The Dark Side of Digital Grief
Not everyone embraces this technological transformation of death. “These services can create unhealthy attachment,” warns Dr. Li, a Beijing-based psychiatrist. “I’ve seen clients become emotionally dependent on AI versions of their loved ones, unable to complete the natural grieving process.”
Privacy concerns also loom large. Who owns the rights to a deceased person’s digital likeness? Can companies use collected data to generate unauthorized content? The legal framework struggles to keep pace with the technology.
A Cultural Crossroads
The rise of digital mourning reflects deeper changes in Chinese society. Urbanization has scattered families across the country. Young professionals can rarely take time off for traditional multi-day funeral rites. Virtual solutions bridge the gap between ancient filial obligations and modern constraints.
At Gurenju’s offices, CEO Wang Shun reflects on this transformation: “We’re not replacing traditional mourning — we’re preserving it.
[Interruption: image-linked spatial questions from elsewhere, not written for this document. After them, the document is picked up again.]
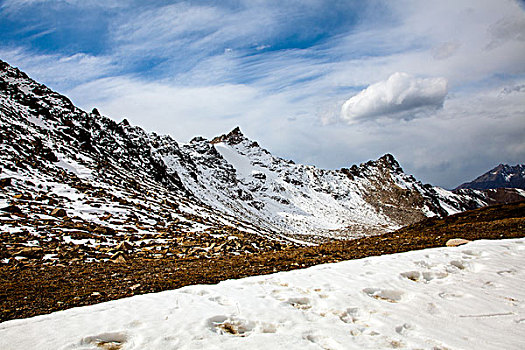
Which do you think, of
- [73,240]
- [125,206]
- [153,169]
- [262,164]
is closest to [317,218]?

Without these digital options, many young Chinese would be completely disconnected from their ancestral rites.”
The Future of Remembrance
Back in her apartment, Wang Mei ends her virtual visit with her grandmother’s avatar. “My mother was skeptical at first,” she says. “But last week, I caught her talking to the AI late at night. She was telling grandmother about her garden, just like she used to.”
She pauses, then adds: “Is it real? No. But neither is a photograph. Both are just ways of holding onto memory. And sometimes, that’s enough.”
The screen flickers off, and her grandmother’s digital ghost fades away. In modern China, even death is being disrupted, one pixel at a time.